Entries taken from a collection:
+++
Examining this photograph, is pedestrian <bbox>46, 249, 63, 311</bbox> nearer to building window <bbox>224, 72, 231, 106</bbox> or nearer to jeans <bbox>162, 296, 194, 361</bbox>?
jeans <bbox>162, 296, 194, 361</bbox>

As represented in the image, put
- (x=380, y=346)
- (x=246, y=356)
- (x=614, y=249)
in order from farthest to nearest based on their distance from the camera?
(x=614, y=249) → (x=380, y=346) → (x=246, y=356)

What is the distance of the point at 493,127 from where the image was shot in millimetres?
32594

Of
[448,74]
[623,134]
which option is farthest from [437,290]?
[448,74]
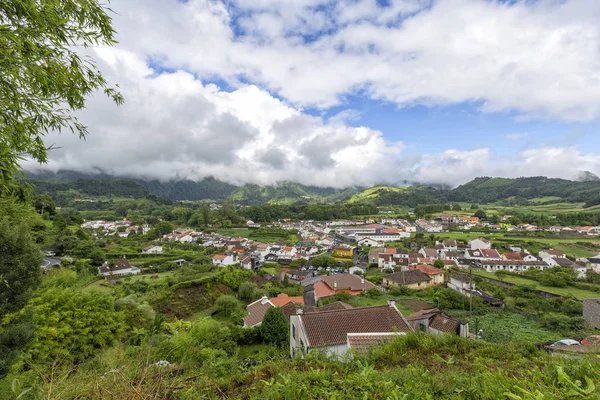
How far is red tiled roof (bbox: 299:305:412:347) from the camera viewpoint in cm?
894

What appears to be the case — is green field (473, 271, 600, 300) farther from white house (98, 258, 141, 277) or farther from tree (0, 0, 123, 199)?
white house (98, 258, 141, 277)

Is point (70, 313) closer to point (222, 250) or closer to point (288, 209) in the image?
point (222, 250)

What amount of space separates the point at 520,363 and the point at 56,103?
5965mm

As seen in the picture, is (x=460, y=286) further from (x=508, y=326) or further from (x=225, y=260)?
(x=225, y=260)

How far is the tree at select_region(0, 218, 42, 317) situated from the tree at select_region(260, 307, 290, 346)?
9912 mm

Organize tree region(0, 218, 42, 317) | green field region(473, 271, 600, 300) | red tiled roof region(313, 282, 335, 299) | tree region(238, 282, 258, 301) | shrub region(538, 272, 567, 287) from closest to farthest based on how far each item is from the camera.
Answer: tree region(0, 218, 42, 317)
green field region(473, 271, 600, 300)
tree region(238, 282, 258, 301)
red tiled roof region(313, 282, 335, 299)
shrub region(538, 272, 567, 287)

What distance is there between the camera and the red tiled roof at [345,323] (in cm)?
894

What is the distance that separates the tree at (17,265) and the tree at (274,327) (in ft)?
32.5

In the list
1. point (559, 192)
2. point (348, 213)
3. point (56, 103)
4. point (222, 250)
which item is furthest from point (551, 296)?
point (559, 192)

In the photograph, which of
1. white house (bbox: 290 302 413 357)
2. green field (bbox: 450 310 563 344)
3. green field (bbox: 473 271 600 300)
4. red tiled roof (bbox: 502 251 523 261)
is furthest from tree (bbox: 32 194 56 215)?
red tiled roof (bbox: 502 251 523 261)

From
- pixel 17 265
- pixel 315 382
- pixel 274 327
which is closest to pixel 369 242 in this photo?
pixel 274 327

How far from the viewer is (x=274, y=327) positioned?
14438 millimetres

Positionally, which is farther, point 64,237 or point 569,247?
point 569,247

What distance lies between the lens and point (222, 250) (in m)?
44.8
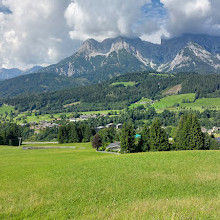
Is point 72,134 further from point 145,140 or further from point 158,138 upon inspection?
point 158,138

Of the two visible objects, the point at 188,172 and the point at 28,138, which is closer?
the point at 188,172

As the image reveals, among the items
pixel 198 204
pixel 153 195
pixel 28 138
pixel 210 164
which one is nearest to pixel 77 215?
pixel 153 195

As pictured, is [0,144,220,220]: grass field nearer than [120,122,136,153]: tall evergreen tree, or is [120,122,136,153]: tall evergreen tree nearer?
[0,144,220,220]: grass field

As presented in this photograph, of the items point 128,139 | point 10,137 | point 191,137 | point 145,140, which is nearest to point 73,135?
point 10,137

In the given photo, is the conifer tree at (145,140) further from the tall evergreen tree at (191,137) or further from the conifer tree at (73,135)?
the conifer tree at (73,135)

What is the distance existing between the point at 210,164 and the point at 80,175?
20.2 metres

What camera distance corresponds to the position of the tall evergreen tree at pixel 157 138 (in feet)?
196

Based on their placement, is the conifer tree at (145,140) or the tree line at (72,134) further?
the tree line at (72,134)

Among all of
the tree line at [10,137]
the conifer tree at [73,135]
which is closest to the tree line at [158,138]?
the conifer tree at [73,135]

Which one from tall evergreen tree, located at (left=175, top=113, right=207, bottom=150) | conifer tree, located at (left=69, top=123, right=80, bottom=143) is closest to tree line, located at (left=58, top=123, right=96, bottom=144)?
conifer tree, located at (left=69, top=123, right=80, bottom=143)

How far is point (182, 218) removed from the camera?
10.7 m

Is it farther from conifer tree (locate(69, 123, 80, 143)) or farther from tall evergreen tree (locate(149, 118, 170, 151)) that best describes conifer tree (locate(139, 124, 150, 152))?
conifer tree (locate(69, 123, 80, 143))

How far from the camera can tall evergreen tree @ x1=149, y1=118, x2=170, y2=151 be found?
5981 cm

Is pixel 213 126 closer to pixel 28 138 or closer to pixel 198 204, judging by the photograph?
pixel 28 138
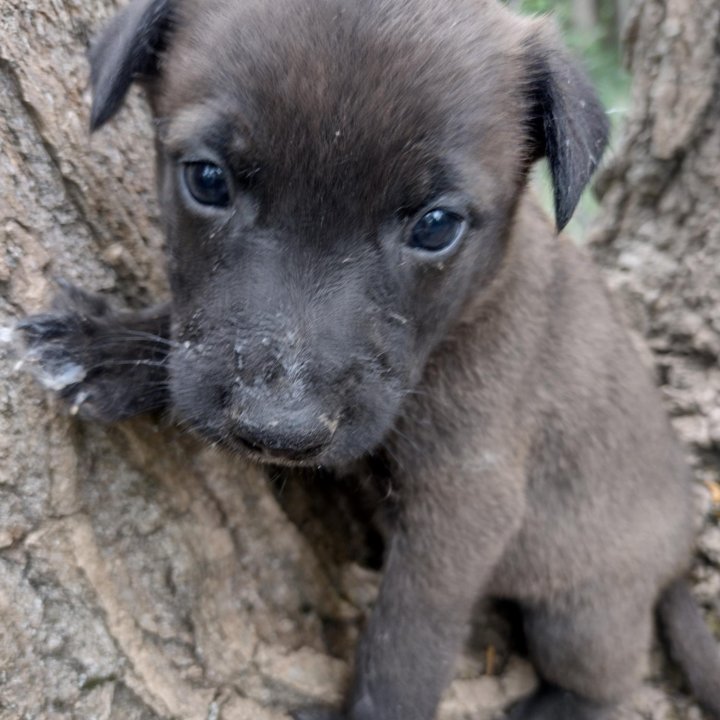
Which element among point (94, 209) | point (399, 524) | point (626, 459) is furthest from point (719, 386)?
point (94, 209)

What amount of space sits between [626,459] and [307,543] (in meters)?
0.99

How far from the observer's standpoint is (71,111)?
1.97m

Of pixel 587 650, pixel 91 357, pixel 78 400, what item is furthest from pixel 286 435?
pixel 587 650

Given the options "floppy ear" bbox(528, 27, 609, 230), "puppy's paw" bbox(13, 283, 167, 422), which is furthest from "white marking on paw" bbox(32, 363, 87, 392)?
"floppy ear" bbox(528, 27, 609, 230)

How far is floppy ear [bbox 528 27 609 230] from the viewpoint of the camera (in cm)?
190

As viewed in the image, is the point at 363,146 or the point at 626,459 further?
the point at 626,459

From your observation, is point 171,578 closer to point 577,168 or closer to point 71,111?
point 71,111

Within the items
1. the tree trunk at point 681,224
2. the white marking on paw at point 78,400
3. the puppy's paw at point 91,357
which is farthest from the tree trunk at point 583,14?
the white marking on paw at point 78,400

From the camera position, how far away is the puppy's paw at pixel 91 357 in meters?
1.83

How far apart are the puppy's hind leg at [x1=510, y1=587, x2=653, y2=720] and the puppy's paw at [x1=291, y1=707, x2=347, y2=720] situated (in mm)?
719

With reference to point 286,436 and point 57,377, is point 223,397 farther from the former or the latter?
point 57,377

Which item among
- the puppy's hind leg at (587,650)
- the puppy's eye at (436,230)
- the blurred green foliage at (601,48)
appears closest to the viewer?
the puppy's eye at (436,230)

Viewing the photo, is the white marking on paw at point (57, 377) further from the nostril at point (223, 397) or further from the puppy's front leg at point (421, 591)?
the puppy's front leg at point (421, 591)

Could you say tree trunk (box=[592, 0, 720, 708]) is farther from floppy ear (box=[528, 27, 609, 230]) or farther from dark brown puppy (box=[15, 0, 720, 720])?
floppy ear (box=[528, 27, 609, 230])
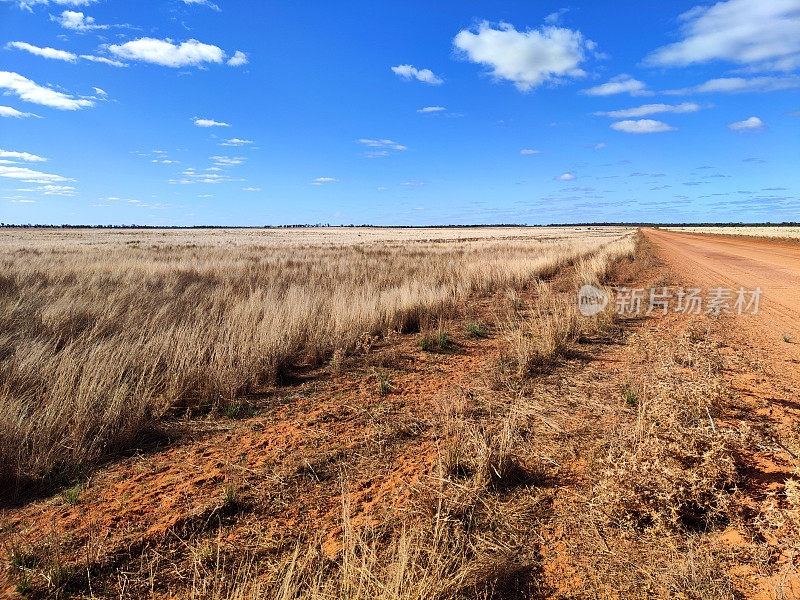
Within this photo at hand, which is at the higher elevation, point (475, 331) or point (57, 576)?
point (475, 331)

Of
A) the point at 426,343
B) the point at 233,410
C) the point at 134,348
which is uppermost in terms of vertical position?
the point at 134,348

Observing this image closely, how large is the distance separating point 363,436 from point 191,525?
1.49 meters

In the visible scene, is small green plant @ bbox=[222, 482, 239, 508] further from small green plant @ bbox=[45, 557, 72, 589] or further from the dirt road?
the dirt road

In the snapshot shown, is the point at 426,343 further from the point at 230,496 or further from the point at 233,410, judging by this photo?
the point at 230,496

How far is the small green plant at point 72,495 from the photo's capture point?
269 centimetres

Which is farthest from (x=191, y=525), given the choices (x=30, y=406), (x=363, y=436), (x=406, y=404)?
(x=30, y=406)

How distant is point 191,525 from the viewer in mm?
2469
+++
PROBLEM REQUIREMENTS: Repeat word for word every line from the one that holds "Within this photo" to the end. Both ends count.

FULL OUTPUT:
Within this photo at hand, which is at the higher elevation, point (475, 331) or point (57, 576)?
point (475, 331)

Of
A) the point at 426,343
B) the point at 233,410
C) the point at 134,348
which is uppermost in terms of vertical position?
the point at 134,348

Observing this image closely, how large is the distance separating point 363,436 from point 191,525?
1.49 meters

In the visible scene, is small green plant @ bbox=[222, 482, 239, 508] further from small green plant @ bbox=[45, 557, 72, 589] or further from the dirt road?
the dirt road

In the snapshot shown, is the point at 426,343 further from the point at 230,496 or further from the point at 233,410, judging by this photo?
the point at 230,496

How far is the small green plant at point 72,495 from the photo's capture point?
269 centimetres

Which is farthest from (x=191, y=525), given the choices (x=30, y=406), (x=363, y=436), (x=406, y=404)?
(x=30, y=406)

How distant is point 191,525 from the viewer in mm?
2469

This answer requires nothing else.